**Given passage:**
-- BEGIN --

A few years after retiring from race calling, David Clarkson raced the good galloper Just A Rebel with Riccarton trainer Dave Kerr. This 1977 gelding (Weyand USA/ Fully Tested NZ) was bred by JA Herkess and AV Webster. He had a career record of 23 starts : 7 - 5 - 2 - 1- 2, $46,330. Just A Rebel won his first three starts as a 2yo including the 1980 CJC Champion Stakes at Riccarton. His biggest win came in the 1982 CJC Easter Classic, a C1 event over 2000m for $40,000. In this race he defeated good gallopers Noble Boa and The Dimple in recording his fifth victory at Riccarton (two were at Rangiora). Just A Rebel followed this up with a sixth in the 1982 Winter Cup before being off the scene for 15 months between November 1982 and February 1984. He had his last start at Wingatui in the 1984 James Hazlet Cup over 1600m.
David Clarkson died in Christchurch on 8 August 1983, aged 70 after a long illness. He was survived by his sons David (past CJC Board member) and Duncan (Dannevirke, North Island), both keen racing men (both deceased).

Reon Murtha -

The dulcet tones of Reon Murtha filled the on course speakers at Addington Raceway for 35 years (1971 - 2006), together with the local Christchurch and frequently national radio airwaves and in latter years the Trackside TV channel. These thirty five years at Addington, were not the sum total of his race calling experiences which in fact spanned at period of 47 years from his first call on the West Coast at the 8 October 1960 Reefton meeting through until his final race calling day on 10 January 2007 also at Reefton. This is reminiscent of Dave Clarkson who’s first and last calls were also at the same track, in his case Motukarara. Known as a thorough professional and a gentleman, Reon was a legendary race caller and a popular trackside commentator who ranked with the very best in the industry in NZ and overseas.

From a family of enthusiastic amateurs steeped in West Coast racing history, Reon’s father was on the committee of the Reefton Jockey and Trotting Clubs, whilst his grand father served as a clerk of the course. Of Irish descent and a devout Catholic, Murtha attended a Catholic seminary in Christchurch during his third form year before returning back to his hometown of Reefton. His childhood ambition had been to be a race caller and his radio announcer training in Greymouth provided him with experience in using his voice and language in the correct manner to facilitate this. He commenced his broadcasting career as a technician, then began his part time race calling career while becoming a radio announcer. The ten years of race calling on the West Coast had to be undertaken during his days off. These early calls were made in open grandstands situated among the crowd with a microphone strapped to his chest and at Reefton it entailed standing on a beer crate!! Murtha had to submit to a tape recording of those first calls before being allowed to call the next Labour Weekend meeting (late October 1960) at Greymouth

Reon made his first race call at Riccarton Park in 1969 when commuting from Greymouth to make such calls. Following his appointment as the Racing/Trotting commentator for Canterbury in 1971, he became the only contracted caller in the area. His first call at Addington was a Canterbury Park Trotting Club meeting in March 1971 following that years Christchurch Interdominions. In the years that followed, Murtha became the race caller of choice at most race courses in the greater Canterbury district (North, Mid and South Canterbury plus of course Reefton) e.g. Timaru he took over from Lochie Marshall in 1993 and retained that particular calling spot until 2006. In 1984 awarded the Pater Award as Australasia’s best race commentator, one of a number of thoroughbred and harness racing awards received by him. In the 1990’s he became a fulltime racing commentator when race broadcasts moved from RNZ to Radio Pacific. Reon Murtha went onto become the voice of NZ Racing.

-- END --

**Tasks:**
a – Write out the passage on the race callers from "The dulcet tones" to "NZ and overseas.", word for word.
b – From the rows, extract every line from the line with "How would (92,711), (885,1099), (136,1033)" to the end of the rows, reproducing each one unchanged.

**Data provided:**
-- BEGIN --

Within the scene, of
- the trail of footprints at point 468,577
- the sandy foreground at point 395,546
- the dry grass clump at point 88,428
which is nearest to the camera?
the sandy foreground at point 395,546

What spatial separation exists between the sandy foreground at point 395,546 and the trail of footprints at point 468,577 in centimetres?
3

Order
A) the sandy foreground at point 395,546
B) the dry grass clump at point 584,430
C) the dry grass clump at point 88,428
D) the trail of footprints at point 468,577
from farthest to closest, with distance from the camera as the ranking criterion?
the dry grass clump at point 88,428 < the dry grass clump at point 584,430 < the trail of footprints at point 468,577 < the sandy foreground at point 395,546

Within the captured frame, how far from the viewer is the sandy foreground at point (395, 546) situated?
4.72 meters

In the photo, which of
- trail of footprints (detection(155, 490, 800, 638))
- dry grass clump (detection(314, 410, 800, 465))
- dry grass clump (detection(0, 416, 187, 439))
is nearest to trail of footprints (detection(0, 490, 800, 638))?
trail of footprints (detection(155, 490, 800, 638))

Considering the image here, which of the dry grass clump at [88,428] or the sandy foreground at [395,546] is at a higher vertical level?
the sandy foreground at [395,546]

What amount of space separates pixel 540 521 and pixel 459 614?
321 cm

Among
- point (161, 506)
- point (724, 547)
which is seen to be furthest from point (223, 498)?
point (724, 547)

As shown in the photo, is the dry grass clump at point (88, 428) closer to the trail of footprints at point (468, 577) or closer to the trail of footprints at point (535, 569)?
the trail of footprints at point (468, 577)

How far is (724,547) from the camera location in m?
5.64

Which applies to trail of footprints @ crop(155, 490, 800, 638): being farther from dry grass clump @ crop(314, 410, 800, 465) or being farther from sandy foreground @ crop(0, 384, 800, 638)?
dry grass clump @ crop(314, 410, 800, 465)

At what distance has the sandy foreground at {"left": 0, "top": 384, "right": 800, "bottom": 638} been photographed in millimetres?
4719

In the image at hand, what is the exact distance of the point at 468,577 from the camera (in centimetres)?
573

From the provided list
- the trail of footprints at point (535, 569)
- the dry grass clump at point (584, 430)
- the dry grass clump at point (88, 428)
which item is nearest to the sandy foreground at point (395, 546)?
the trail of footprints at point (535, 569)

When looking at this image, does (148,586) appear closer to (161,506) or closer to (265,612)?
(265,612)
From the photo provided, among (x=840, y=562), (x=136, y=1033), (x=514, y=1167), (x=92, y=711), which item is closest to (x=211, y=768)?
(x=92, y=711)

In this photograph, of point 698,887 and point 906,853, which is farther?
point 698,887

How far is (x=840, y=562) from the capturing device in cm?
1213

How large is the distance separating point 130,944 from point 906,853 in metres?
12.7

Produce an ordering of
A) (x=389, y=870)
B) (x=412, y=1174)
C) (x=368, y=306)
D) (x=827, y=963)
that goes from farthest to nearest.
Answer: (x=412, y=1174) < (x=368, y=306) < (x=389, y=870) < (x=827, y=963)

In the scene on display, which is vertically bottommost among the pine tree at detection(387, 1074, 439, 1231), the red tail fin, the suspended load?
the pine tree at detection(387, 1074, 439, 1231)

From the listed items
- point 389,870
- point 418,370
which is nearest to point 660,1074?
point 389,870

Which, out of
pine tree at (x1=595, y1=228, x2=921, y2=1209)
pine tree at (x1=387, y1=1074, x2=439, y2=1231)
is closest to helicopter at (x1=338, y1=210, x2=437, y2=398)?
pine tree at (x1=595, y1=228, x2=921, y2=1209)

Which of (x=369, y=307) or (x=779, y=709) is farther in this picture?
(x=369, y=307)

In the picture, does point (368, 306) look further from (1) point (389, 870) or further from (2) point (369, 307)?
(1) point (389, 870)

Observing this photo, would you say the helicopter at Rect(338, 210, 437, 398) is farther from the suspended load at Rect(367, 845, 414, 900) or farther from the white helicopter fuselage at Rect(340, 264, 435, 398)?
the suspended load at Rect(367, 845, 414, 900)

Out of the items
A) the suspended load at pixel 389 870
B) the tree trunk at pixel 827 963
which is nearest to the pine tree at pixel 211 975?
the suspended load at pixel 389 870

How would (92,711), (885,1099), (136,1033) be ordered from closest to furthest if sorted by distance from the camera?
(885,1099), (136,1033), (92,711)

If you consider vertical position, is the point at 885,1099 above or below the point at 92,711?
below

-- END --

**Task results:**
a –
The dulcet tones of Reon Murtha filled the on course speakers at Addington Raceway for 35 years (1971 - 2006), together with the local Christchurch and frequently national radio airwaves and in latter years the Trackside TV channel. These thirty five years at Addington, were not the sum total of his race calling experiences which in fact spanned at period of 47 years from his first call on the West Coast at the 8 October 1960 Reefton meeting through until his final race calling day on 10 January 2007 also at Reefton. This is reminiscent of Dave Clarkson who’s first and last calls were also at the same track, in his case Motukarara. Known as a thorough professional and a gentleman, Reon was a legendary race caller and a popular trackside commentator who ranked with the very best in the industry in NZ and overseas.

b –
How would (92,711), (885,1099), (136,1033) be ordered from closest to furthest if sorted by distance from the camera?
(885,1099), (136,1033), (92,711)

If you consider vertical position, is the point at 885,1099 above or below the point at 92,711?
below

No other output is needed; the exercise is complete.